>> start Text section

International watchdogs note that more than 70 countries have cruise missiles and nearly all of them are working very hard for modification of those missiles. Currently, armed drones of more than 20 countries have been widely used in military operations. Those numbers are rapidly increasing as sellers, particularly China, introduce the drone technology into the world arms market and, more importantly, the unmanned aerial vehicles are becoming cheaper. Today anyone with a few hundred thousand dollars can easily build an armed drone squadron that can be effective in 20-30 kilometer (18-25 mile) range while someone with tens of millions of dollars can do the same for a squadron that can operate in 100-150 kilometer (62-93 mile) range.

Experts had been predicting an upsurge in such drone use since the summer of 2014 after seeing the sophisticated utilization of armed drones by the Islamic State.

According to Russian officials, Syrian rebels are launching on average 20 drone attacks per week toward Russia’s critical Khmeimim air base in Syria. Drone attacks have become most encountered threats the Saudi army faces in Yemen. 

Nonstate actors in the region seem to have embraced drones, which enable effective attacks to be launched at low cost and low risk.

State actors appear to be unaware of how to prevent access to drones and how to stop attacks made by aerial vehicles.

“Armed drones actually create a gray zone in armed conflict,” military expert Bulend Ozen told Al-Monitor. He said international law doesn’t apply to these gray area where civilian casualties do not pose a problem and don’t trigger diplomatic crises.

“Middle East countries have become a useful testing ground. It appears that Israel, Iran, Turkey and Arab countries are likely to be frequent targets of such attacks,” Ozen added.

This in turn means that from now on, confrontations between a state and a violent nonstate may not take place purely on the ground but very well may involve multi-domain battle. Violent nonstate actors now have air capabilities and states will have to acquire low-, medium- and even high-altitude air and ballistic defense capabilities against them. Of course, cyberspace shouldn’t be ignored as well as the saga of the Aramco attack and Saudi Arabia’s failure in preventing it has become serious propaganda material on the internet, mostly in social media.

Another unusual feature of the Aramco attack was its first-ever application and the surprise it created. To be sure, surprise is a principle of war, but such an unexpected attack prompted by a bright idea made Saudi Arabia’s multibillion dollar air defenses ineffectual.

Ozen said that previously, nonstate actors could have used drone attacks in a 5- to 30-kilometer (3- to 18-mile) range but the Aramco attack showed the possibility of their acquiring a capability of attacking, from a 500-600 kilometer (310-370 mile) range, strategic targets deep inside enemy states. 

“In the Aramco attack, the most likely range was 600 kilometers. A strategic target was struck with tactical ability. This success that cannot be achieved so easily in a conventional war has created both a new opportunity as well as the need to be on guard to the utmost,” Ozen said.

>> end Text section
>> start Provided material

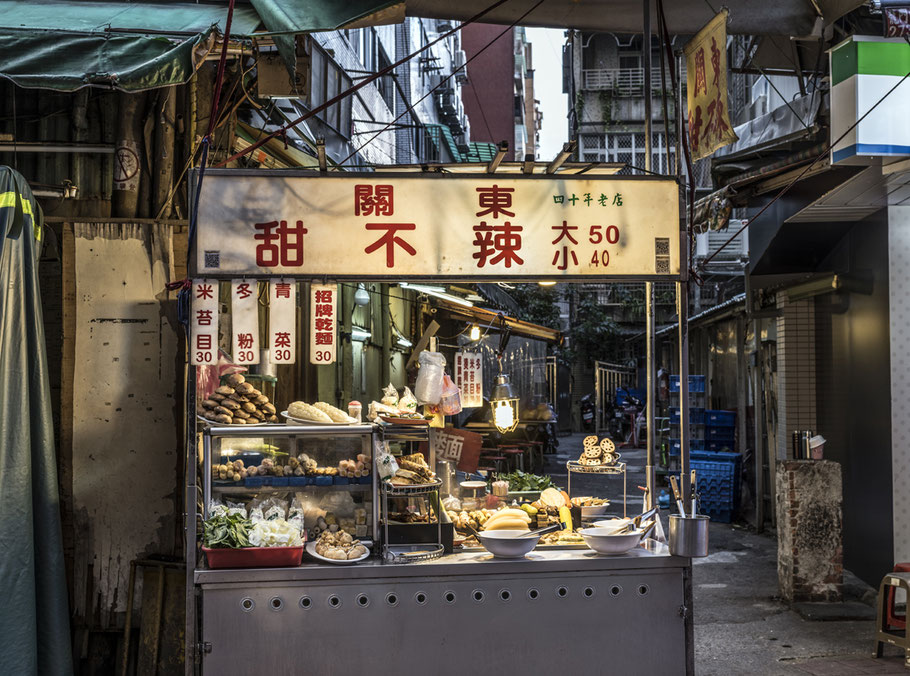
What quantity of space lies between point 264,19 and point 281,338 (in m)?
2.34

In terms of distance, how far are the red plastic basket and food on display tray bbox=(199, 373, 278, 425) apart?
1.00 metres

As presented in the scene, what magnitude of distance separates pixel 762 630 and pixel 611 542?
12.3 ft

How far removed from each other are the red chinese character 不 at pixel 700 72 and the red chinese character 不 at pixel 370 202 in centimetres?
248

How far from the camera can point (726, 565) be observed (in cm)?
1134

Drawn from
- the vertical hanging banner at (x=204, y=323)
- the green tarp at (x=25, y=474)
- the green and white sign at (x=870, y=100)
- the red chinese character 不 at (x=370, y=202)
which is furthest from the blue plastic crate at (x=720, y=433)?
the green tarp at (x=25, y=474)

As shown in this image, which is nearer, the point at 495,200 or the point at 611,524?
the point at 495,200

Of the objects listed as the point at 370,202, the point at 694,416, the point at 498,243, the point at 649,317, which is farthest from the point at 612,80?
the point at 370,202

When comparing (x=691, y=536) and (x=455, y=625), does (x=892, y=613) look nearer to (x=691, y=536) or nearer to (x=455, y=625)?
(x=691, y=536)

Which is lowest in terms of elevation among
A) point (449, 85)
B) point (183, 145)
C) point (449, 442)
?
point (449, 442)

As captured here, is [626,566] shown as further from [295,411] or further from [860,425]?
[860,425]

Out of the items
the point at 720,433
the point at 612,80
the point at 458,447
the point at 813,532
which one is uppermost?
the point at 612,80

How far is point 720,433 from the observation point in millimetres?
16938

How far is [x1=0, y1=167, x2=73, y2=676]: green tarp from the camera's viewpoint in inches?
213

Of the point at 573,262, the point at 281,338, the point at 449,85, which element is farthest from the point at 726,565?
the point at 449,85
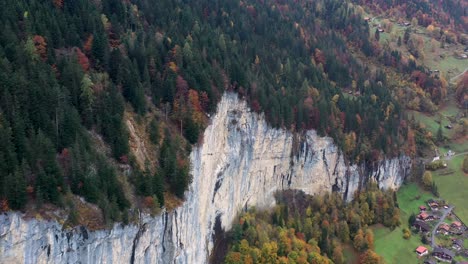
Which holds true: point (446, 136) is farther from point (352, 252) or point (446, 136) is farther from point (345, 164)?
point (352, 252)

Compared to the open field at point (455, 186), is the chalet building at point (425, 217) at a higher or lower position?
higher

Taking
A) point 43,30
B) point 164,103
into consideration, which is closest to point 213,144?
point 164,103

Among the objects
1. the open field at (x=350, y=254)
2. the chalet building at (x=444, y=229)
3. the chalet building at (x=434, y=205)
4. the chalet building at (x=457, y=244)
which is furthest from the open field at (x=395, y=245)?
the chalet building at (x=434, y=205)

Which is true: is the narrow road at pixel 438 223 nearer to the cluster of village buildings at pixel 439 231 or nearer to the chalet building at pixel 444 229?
the cluster of village buildings at pixel 439 231

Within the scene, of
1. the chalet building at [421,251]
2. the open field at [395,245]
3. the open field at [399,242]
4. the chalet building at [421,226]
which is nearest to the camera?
the open field at [395,245]

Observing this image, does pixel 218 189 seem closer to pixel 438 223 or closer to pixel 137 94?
pixel 137 94

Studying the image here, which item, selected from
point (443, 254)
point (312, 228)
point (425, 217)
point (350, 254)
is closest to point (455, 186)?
point (425, 217)
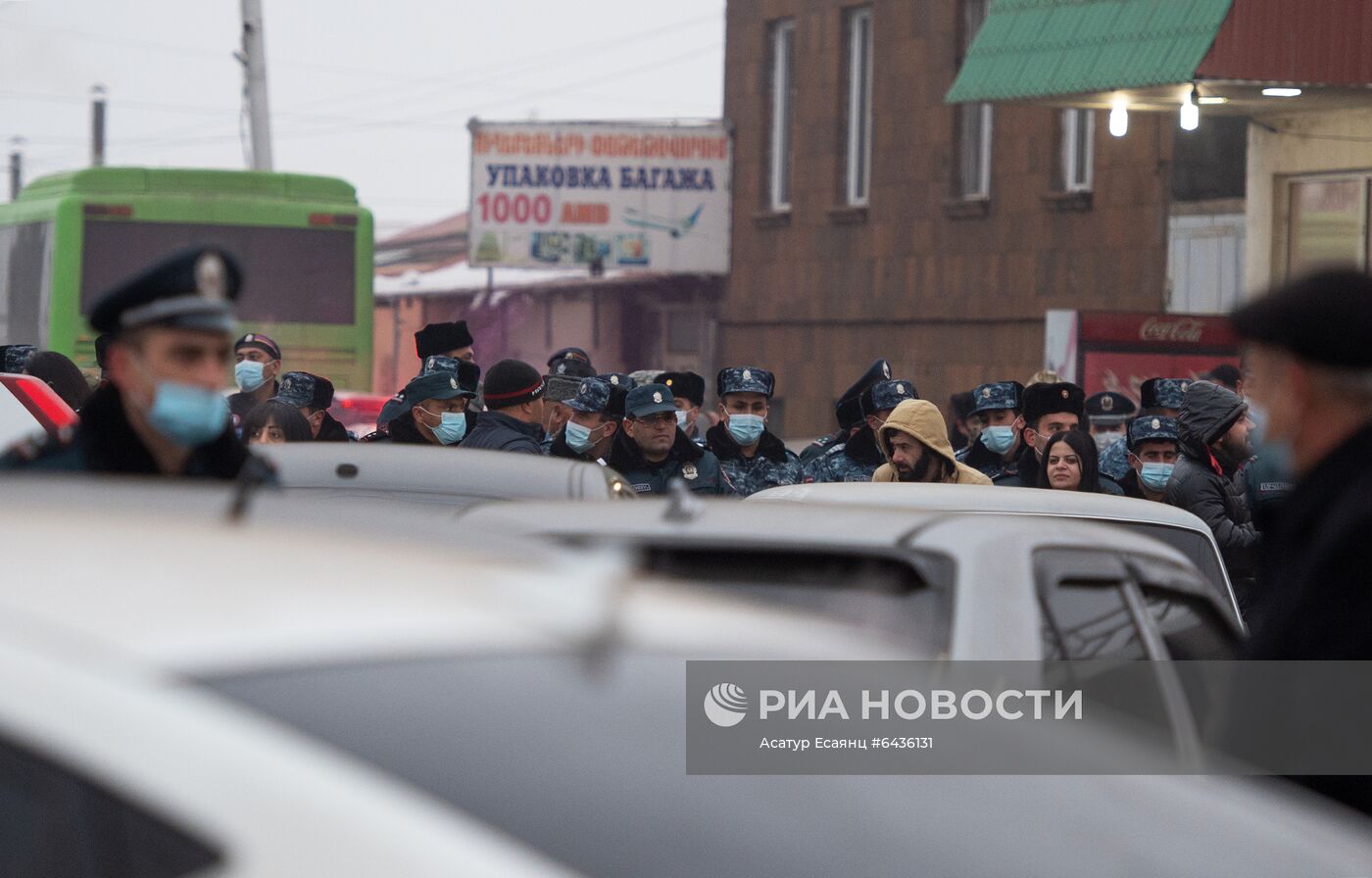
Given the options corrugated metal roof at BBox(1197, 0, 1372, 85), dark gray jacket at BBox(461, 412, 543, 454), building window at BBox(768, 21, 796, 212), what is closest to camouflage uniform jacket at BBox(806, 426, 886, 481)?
dark gray jacket at BBox(461, 412, 543, 454)

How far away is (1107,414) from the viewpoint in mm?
13445

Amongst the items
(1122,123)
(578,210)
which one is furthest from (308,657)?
(578,210)

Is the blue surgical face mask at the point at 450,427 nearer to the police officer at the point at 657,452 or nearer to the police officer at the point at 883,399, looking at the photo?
the police officer at the point at 657,452

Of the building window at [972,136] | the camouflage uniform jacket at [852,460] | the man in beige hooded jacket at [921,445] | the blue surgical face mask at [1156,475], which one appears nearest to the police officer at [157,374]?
the man in beige hooded jacket at [921,445]

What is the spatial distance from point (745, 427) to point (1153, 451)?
2.08 m

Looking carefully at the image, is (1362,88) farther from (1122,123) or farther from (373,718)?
A: (373,718)

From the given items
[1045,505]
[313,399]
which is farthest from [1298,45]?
[1045,505]

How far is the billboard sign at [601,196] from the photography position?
91.4ft

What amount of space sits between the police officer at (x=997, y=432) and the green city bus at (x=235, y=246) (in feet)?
31.0

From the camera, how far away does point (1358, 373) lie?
3.53 m

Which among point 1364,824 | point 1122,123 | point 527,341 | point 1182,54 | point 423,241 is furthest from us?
point 423,241

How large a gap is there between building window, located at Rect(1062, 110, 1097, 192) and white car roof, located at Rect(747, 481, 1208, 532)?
15.8m

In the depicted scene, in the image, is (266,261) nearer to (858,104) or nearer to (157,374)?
(858,104)

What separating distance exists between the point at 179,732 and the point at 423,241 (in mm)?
57864
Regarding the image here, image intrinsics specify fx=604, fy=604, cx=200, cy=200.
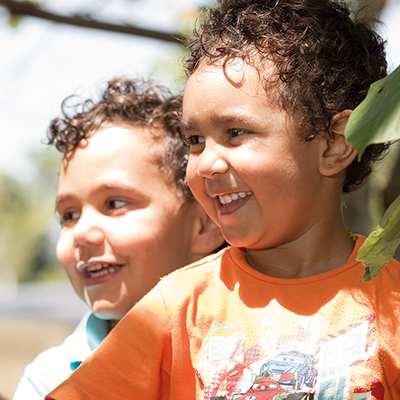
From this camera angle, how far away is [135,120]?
8.64 feet

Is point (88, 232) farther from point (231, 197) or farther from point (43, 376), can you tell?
point (231, 197)

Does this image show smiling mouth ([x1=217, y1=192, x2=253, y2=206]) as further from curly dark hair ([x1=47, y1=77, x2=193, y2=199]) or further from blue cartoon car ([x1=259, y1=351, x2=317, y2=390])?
curly dark hair ([x1=47, y1=77, x2=193, y2=199])

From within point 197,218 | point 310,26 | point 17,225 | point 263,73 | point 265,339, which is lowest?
point 17,225

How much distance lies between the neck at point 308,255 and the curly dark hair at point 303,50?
331mm

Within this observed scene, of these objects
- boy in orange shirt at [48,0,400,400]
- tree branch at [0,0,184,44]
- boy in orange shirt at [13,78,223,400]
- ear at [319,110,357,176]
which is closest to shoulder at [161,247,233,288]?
boy in orange shirt at [48,0,400,400]

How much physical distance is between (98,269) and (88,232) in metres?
0.18

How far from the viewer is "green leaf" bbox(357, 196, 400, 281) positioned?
1286 mm

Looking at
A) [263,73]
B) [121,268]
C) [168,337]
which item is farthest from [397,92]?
[121,268]

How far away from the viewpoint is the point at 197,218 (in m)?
2.59

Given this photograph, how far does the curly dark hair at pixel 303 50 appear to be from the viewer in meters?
1.78

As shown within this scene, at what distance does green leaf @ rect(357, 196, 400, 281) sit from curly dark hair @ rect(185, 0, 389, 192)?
1.72 ft

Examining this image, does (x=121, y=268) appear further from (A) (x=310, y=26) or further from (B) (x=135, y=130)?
(A) (x=310, y=26)

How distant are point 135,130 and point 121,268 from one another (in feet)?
1.97

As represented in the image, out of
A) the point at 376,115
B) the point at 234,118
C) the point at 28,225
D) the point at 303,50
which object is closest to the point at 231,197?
the point at 234,118
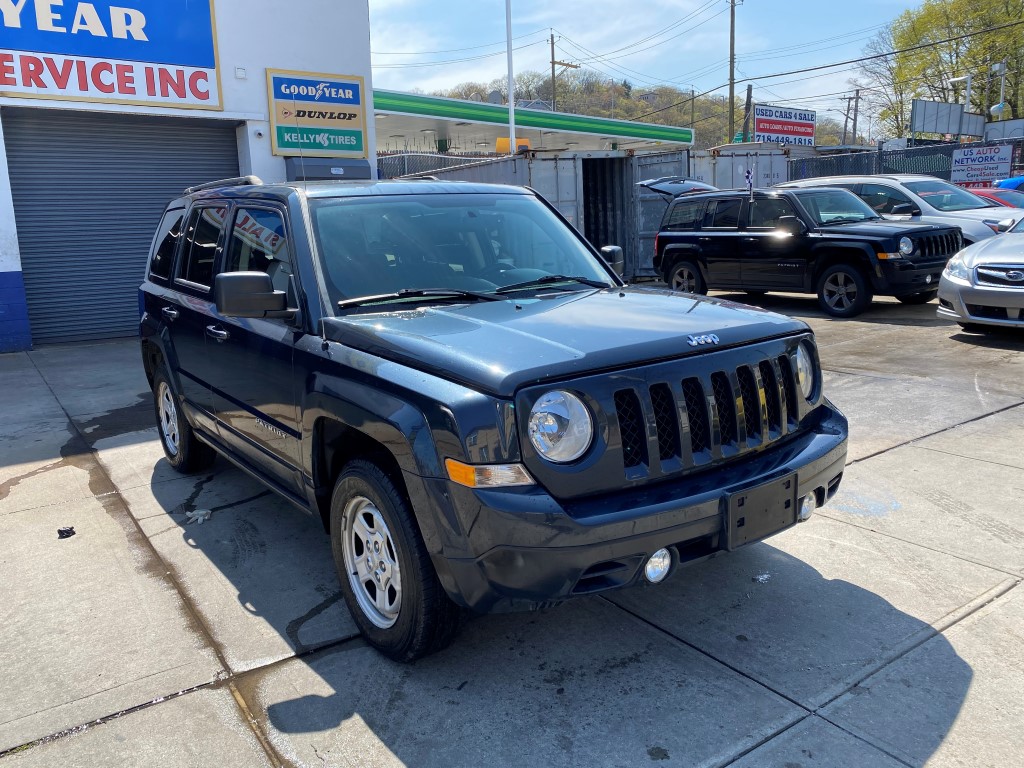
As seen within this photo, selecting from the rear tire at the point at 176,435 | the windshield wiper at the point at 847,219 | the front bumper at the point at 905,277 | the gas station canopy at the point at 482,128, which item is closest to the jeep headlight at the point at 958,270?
the front bumper at the point at 905,277

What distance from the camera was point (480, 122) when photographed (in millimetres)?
33531

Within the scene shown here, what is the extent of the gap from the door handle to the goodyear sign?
29.6 feet

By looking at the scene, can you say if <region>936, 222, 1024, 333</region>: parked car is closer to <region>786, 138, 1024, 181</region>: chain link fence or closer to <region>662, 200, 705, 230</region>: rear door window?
<region>662, 200, 705, 230</region>: rear door window

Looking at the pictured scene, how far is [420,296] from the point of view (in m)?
3.64

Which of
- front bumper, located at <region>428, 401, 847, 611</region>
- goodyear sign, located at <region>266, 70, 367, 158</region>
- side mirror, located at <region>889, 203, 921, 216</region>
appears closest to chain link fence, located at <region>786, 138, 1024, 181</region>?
side mirror, located at <region>889, 203, 921, 216</region>

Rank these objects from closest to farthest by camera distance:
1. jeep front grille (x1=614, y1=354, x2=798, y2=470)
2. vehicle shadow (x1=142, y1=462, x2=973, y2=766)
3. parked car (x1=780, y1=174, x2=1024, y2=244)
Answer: vehicle shadow (x1=142, y1=462, x2=973, y2=766)
jeep front grille (x1=614, y1=354, x2=798, y2=470)
parked car (x1=780, y1=174, x2=1024, y2=244)

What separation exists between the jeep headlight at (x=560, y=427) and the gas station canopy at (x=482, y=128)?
25.3 m

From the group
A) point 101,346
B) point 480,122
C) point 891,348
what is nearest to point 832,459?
point 891,348

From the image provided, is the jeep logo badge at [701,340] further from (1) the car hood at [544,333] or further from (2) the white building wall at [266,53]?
(2) the white building wall at [266,53]

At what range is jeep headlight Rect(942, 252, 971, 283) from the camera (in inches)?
342

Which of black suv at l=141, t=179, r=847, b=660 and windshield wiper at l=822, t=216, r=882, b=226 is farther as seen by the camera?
windshield wiper at l=822, t=216, r=882, b=226

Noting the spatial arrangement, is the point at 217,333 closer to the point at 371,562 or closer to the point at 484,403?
the point at 371,562

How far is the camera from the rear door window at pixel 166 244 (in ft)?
17.6

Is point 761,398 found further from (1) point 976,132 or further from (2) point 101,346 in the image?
(1) point 976,132
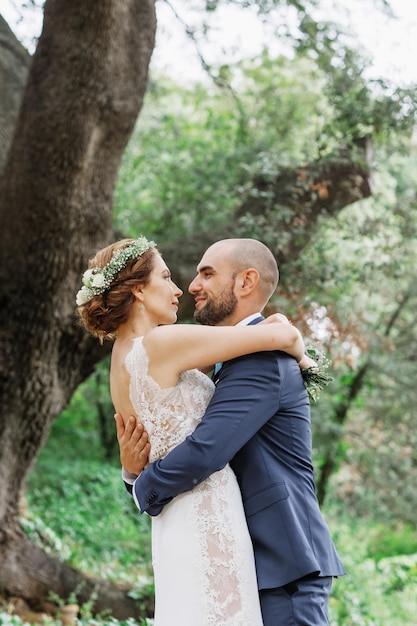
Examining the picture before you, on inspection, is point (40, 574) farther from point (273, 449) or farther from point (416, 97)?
point (416, 97)

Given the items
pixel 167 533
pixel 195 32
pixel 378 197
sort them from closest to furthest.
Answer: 1. pixel 167 533
2. pixel 378 197
3. pixel 195 32

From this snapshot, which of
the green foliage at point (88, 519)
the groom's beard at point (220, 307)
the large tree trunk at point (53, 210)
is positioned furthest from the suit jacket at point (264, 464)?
the green foliage at point (88, 519)

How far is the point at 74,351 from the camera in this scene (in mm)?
6195

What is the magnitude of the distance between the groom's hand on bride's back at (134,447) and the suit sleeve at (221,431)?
166mm

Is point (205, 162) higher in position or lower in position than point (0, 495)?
higher

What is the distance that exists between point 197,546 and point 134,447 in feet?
1.51

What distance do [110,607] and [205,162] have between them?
18.4ft

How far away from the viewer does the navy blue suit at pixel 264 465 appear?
2.63 meters

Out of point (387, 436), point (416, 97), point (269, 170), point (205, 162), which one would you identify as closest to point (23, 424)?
point (269, 170)

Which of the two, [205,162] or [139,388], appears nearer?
[139,388]

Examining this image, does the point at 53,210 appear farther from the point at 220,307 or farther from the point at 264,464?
the point at 264,464

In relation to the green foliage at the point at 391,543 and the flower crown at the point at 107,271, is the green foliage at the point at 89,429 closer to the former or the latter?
the green foliage at the point at 391,543

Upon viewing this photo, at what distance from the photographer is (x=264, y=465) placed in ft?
9.02

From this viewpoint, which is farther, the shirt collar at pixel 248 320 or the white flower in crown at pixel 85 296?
the white flower in crown at pixel 85 296
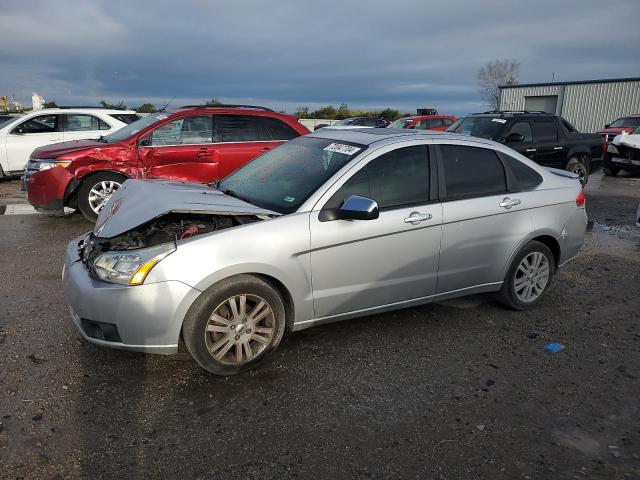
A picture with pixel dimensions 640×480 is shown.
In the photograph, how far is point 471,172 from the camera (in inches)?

>> end Provided material

**Challenge 1**
Using the text on armed drones, decide whether each statement agrees with it. Answer yes or no for each, and quote the deciding words of the text.
(a) Russian officials say Syrian rebels launch an average of 20 drone attacks per week toward the Khmeimim air base.
(b) Armed drones from more than 70 countries have been widely used in military operations.
(c) Ozen says the most likely range in the Aramco attack was 500 kilometers.
**Challenge 2**
From the text on armed drones, copy everything from "According to Russian" down to "and low risk." without changing a word.

**Exercise solution 1**
(a) Yes: "Syrian rebels are launching on average 20 drone attacks per week toward Russia’s critical Khmeimim air base in Syria"
(b) No: "armed drones of more than 20 countries have been widely used in military operations"
(c) No: "In the Aramco attack, the most likely range was 600 kilometers."

**Exercise solution 2**
According to Russian officials, Syrian rebels are launching on average 20 drone attacks per week toward Russia’s critical Khmeimim air base in Syria. Drone attacks have become most encountered threats the Saudi army faces in Yemen. 

Nonstate actors in the region seem to have embraced drones, which enable effective attacks to be launched at low cost and low risk.